No such thing as a bridge too far

Group of Chartwell card play­ers get their reg­u­lar game on track via the Water­loo Cen­tral Rail­way

The Woolwich Observer - - NEWS - VERON­ICA REINER

A CLAS­SIC CARD GAME stirs up fond mem­o­ries for se­niors Harry Stewart and Betty Brown. They’ve con­tin­ued a tra­di­tion of playing a weekly game of bridge in the games room of Chartwell Elmira Re­tire­ment Res­i­dence for the past two years. Last week, how­ever, they took the game on the road with the Water­loo Cen­tral Rail­way in St. Ja­cobs.

“I used to play bridge on the train in 1951,” said Stewart. “I’ll tell you one thing, it’s the best game in the world.”

“Harry was on the train from Toronto to Van­cou­ver back in 1951,” ex­plained Jeff Beatty, who works in main­te­nance at Chartwell and joins in the tra­di­tion. “He didn’t know any­thing about bridge, but some of the other play­ers on the train needed a fourth be­cause you need to have four play­ers. So Harry of­fered to play. And they played day and night from Toronto to Van­cou­ver for three days. They only got a cou­ple of hours of sleep.”

For last Thurs­day’s out­ing, they were joined by Carla Schott, who also works at Chartwell. Their pas­sion for the game in­spired her.

“I played bridge in Grade 7 and liked it, but never played again,” said Schott. “I started up again when I heard these guys were playing I thought, ‘oh, maybe I should try that.’”

The trip was ar­ranged in cel­e­bra­tion of Stewart’s birthday, with both Brown and Stewart now be­ing oc­to­ge­nar­i­ans.

“We were think­ing of dec­o­rat­ing the games room where we nor­mally play, but it’d be much more dif­fi­cult to make it look like a rail­road car,” said Beatty. “So we came up with the idea of ‘let’s just take a real train and do it!’ So that’s how it came about.”

The set­ting was also par­tic­u­larly spe­cial to Brown, who has a par­tic­u­lar fond­ness for trains that dates back decades.

“Betty was the real train fa­natic,” said Beatty. “She used to live in Belleville; ev­ery­body in Belleville used to work for the rail­road. So she has many fond mem­o­ries of train ex­pe­ri­ences. Even go­ing back to when the troops were go­ing to war. They would wait on the plat­form and wave to the troops and hand out ci­garettes. She re­canted that story dur­ing our game.”

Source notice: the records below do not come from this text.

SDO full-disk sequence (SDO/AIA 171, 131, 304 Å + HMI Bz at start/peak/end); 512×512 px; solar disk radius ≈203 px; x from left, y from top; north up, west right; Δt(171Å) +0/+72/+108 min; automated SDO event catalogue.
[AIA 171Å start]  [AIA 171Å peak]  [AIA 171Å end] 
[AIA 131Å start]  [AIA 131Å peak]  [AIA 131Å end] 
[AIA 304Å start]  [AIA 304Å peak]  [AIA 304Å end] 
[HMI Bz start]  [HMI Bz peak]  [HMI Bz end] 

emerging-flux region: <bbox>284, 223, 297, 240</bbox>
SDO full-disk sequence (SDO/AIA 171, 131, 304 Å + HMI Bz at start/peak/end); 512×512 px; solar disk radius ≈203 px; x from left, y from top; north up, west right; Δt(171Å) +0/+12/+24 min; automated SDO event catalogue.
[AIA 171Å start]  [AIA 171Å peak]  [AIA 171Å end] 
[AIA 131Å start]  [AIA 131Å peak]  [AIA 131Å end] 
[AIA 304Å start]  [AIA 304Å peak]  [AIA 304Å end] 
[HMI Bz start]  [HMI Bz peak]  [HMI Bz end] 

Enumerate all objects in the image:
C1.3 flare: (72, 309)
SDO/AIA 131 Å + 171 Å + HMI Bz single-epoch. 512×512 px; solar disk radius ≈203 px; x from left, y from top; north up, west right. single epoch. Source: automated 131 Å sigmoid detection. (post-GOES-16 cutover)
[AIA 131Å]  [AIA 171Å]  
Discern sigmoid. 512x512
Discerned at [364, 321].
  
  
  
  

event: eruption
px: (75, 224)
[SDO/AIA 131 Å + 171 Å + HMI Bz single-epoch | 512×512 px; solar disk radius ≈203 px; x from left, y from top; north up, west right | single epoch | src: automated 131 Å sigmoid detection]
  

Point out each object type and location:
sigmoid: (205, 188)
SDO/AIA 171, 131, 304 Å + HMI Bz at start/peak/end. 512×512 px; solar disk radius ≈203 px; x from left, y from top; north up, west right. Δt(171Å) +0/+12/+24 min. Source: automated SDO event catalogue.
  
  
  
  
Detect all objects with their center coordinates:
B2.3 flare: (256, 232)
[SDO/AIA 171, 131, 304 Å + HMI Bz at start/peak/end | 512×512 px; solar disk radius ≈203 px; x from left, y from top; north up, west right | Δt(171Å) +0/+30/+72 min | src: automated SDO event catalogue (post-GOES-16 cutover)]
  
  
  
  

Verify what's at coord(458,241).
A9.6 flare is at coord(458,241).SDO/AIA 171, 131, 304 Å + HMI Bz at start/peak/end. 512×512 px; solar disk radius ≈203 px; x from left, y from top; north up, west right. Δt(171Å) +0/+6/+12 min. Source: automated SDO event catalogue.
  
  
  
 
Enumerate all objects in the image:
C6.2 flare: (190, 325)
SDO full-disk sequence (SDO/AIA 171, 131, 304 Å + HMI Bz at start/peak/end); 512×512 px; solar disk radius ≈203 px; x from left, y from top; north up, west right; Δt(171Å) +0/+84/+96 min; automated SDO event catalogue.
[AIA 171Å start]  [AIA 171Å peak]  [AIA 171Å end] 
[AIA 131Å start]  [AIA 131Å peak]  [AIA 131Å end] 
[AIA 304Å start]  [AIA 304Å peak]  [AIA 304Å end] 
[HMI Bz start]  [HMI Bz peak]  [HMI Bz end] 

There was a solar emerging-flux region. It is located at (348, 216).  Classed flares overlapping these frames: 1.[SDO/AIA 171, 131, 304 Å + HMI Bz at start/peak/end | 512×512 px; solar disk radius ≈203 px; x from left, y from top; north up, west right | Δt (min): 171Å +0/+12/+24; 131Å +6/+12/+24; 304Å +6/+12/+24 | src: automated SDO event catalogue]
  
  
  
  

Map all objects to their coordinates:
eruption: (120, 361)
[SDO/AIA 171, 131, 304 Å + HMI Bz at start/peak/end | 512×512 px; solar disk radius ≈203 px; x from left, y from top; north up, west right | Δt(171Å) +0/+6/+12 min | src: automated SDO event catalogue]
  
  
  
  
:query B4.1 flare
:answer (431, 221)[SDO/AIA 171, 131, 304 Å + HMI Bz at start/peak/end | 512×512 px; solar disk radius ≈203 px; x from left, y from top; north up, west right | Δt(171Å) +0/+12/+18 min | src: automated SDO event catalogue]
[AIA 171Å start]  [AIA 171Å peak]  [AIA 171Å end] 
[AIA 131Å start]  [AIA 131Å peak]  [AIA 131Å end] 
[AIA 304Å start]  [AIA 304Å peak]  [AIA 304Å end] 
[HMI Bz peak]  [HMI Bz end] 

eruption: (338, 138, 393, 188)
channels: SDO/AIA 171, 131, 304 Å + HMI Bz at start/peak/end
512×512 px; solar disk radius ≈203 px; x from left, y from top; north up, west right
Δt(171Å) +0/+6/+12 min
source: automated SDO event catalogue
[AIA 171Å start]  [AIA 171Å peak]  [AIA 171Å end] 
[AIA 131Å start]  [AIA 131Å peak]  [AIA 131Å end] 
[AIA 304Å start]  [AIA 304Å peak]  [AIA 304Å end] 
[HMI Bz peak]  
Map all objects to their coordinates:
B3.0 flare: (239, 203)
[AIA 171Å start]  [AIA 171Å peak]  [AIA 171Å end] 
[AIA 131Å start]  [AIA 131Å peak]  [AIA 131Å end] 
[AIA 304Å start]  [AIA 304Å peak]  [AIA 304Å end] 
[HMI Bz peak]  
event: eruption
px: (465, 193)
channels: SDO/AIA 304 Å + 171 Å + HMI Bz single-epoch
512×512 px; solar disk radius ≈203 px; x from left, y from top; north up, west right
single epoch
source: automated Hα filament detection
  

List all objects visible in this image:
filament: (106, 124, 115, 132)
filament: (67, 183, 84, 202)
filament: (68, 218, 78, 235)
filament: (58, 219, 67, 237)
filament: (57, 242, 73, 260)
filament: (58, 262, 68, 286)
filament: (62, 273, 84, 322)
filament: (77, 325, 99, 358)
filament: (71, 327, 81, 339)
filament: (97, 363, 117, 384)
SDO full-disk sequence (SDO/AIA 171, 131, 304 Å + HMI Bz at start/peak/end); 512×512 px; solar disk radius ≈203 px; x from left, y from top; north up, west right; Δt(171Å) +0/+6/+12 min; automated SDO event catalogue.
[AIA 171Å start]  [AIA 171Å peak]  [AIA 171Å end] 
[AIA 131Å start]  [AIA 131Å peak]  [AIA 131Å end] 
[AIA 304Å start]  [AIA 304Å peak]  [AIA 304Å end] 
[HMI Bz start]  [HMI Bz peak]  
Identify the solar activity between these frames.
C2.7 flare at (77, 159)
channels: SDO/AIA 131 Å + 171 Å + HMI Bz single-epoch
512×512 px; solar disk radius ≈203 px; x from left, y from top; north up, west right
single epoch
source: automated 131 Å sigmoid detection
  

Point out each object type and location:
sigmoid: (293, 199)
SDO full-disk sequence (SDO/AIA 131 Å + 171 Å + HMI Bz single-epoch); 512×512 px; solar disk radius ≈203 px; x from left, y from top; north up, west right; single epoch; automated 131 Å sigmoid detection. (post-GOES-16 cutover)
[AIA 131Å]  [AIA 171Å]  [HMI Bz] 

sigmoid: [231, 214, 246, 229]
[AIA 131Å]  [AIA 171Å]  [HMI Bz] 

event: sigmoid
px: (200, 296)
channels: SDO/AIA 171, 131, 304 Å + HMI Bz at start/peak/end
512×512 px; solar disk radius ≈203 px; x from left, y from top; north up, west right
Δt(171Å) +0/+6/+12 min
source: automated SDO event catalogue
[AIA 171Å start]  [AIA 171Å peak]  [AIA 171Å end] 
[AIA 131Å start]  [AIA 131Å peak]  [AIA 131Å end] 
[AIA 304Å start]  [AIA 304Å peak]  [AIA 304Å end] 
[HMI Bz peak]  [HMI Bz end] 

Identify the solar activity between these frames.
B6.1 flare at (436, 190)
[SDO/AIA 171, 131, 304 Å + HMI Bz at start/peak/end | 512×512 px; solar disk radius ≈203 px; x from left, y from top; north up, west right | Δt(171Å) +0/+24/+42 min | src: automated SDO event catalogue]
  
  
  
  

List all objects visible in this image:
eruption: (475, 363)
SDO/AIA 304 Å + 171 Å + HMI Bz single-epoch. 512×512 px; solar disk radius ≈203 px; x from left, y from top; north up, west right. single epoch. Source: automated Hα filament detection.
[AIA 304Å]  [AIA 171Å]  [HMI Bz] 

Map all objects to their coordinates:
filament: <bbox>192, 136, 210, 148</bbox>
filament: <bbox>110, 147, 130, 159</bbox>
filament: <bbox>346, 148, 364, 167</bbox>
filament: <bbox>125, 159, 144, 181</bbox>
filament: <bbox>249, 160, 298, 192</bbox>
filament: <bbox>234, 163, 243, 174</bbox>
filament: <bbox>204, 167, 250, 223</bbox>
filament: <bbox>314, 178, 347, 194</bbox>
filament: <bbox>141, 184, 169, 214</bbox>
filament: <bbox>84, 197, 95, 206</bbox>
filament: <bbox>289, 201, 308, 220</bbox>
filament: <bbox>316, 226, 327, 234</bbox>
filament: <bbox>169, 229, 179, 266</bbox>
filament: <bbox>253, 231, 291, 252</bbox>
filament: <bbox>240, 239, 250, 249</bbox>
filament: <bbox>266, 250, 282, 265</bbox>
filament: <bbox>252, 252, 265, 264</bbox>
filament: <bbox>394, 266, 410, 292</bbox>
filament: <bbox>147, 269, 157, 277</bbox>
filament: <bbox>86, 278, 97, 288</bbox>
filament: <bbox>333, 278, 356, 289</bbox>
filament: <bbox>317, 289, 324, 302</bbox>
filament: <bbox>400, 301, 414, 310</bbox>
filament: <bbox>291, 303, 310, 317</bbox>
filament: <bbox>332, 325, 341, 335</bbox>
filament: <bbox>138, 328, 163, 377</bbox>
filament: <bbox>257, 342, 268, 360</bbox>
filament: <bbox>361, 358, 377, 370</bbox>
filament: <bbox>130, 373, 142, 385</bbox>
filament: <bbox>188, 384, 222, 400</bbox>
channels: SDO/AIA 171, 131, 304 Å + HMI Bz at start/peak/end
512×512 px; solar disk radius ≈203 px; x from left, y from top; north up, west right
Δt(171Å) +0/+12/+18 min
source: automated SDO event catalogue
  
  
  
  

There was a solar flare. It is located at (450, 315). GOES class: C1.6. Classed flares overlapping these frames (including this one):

Bridge is a trick-tak­ing card game that uses a stan­dard 52-card deck played where four play­ers in two di­vided part­ner­ships aim to win as many tricks as pos­si­ble. It be­came popular in the 1930s.

“No­body knows much about the game,” said Beatty with a laugh. “Three of us here have got 50+ years of ex­pe­ri­ence playing bridge, and we still don’t know any­thing about it.”


Chartwell se­niors and work­ers took their two-year bridge tra­di­tion to the Water­loo Cen­tral Rail­way last week. Play­ers pic­tured are Carla Schott, Betty Brown, Harry Stewart and Jeff Beatty.